If we keep following the cruel examples we’ve seen here — from opportunistic governors to fervent convention-goers — I worry that the optimistic vision Emma Lazarus gives us in “The New Colossus” will slip away, and quickly. Earlier in this post, I cited the important and affecting song “The Wolves” by Watchhouse. Though it portrays the Statue of Liberty in the same fashion as Lazarus does, it transitions quickly into a lament; one in which fearful Americans, like cornered wolves, circle the wagons and seal the doors against all outsiders.
There she stands, so tall and mighty
Her gaze facing the east
At her back, our doors are closing
As we grin and bare our teeth…
On the wind the wolves are howling
Open arms are closed in fear
Helping hands are clenched in anger
Broken hearts beyond repair
I think we should take to heart the fact that presidents, governors, and border control practices will come and go; but that, barring a Day After Tomorrow-esque disaster, Lady Liberty will continue to stand tall, shining like a beacon that not just hopeful migrants arriving at our shores can follow in; but that we can also turn our eyes to as a reminder to welcome them whenever we possibly can. “The irony,” says Lazarus biographer Esther Schor, “is that the statue goes on speaking, even when the tide turns against immigration — even against immigrants themselves, as they adjust to their American lives.”
The Statue of Liberty, beloved and universally recognized, will be fought over and seized upon for decades to come, as she has in the decades since she was first erected just a few hundred yards from Ellis Island. But the good news is that if we don’t want to, we don’t have to buy in to the view of Lady Liberty as a hubristic brag that freedom belongs only to “real Americans,” whatever that means. We get to decide, as a people, what an “American life” is and what it is owed. I hope we make the right choice.
The problem for the Democrats is that they were so reflexively against any immigration restriction proposed by Trump that they became a de facto party of open borders. Not one Democrat running in 2020 suggested, e.g., arresting or levying harsh penalties against employers who don't use e-Verify. As an open borders guy myself, I have no problem with this. I think any restriction on international movement--be it of people, goods, or services--is anachronistic and just serves to make the world poorer. But the Democrats can't have it both ways--they can't claim to oppose open borders while opposing any attempt to curb immigration and actually enforce those curbs. Either there has to be some positive platform plank with actual restrictions and the teeth to enforce them, or Democrats have to own an open borders stance.

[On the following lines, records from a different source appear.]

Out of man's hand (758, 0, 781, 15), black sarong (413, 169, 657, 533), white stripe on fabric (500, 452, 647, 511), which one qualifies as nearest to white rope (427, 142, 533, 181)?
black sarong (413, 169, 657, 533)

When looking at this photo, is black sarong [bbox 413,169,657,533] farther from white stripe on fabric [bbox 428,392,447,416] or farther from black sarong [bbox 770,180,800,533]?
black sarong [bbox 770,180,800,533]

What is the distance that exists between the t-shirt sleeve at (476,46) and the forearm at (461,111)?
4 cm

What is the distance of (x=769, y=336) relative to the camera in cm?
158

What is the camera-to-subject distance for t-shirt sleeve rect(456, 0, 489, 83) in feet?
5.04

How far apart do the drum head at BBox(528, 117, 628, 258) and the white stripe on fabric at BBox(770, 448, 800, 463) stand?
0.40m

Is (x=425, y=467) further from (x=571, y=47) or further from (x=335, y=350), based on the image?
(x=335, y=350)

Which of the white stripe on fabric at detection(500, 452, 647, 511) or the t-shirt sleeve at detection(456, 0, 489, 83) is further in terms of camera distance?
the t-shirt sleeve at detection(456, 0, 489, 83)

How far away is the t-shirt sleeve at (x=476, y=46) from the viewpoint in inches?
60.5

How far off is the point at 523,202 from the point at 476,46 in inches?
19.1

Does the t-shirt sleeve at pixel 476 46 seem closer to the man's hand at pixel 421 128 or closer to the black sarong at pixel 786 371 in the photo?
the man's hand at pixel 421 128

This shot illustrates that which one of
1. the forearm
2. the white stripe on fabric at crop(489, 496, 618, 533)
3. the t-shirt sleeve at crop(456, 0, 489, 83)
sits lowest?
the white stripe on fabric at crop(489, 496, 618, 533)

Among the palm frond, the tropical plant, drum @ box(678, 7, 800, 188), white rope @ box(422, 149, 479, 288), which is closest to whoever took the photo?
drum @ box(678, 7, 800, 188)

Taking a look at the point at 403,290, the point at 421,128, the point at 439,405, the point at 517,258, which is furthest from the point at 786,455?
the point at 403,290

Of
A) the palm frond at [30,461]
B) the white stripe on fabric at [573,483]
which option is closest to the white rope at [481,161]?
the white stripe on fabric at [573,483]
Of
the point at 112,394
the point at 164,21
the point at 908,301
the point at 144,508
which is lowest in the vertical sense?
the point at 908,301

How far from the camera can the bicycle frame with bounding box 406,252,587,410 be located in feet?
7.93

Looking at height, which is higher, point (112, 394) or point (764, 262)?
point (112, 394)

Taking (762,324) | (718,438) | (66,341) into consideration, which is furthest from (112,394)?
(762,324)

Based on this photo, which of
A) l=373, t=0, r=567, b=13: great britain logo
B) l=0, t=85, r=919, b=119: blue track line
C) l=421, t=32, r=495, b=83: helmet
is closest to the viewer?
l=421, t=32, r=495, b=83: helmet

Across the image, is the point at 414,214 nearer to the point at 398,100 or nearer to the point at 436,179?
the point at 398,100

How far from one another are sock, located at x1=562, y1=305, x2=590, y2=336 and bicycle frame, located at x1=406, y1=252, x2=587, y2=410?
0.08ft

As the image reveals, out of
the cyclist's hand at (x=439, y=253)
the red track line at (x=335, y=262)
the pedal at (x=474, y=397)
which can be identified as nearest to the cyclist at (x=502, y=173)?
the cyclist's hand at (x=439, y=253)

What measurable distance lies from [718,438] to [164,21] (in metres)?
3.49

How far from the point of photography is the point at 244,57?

Also, this might be pedantry, but I don't think so: we have to stop calling the United States a "nation," since it is not and never has been a nation as the term is defined in IR 101. The people calling for sealing the borders are the ones who most vocally refer to the "American nation." The calls for some type of homogeneous ethnostate through that language are unmistakable. I think we have to fight back both against that as an aspiration and, more importantly, as an inaccuracy.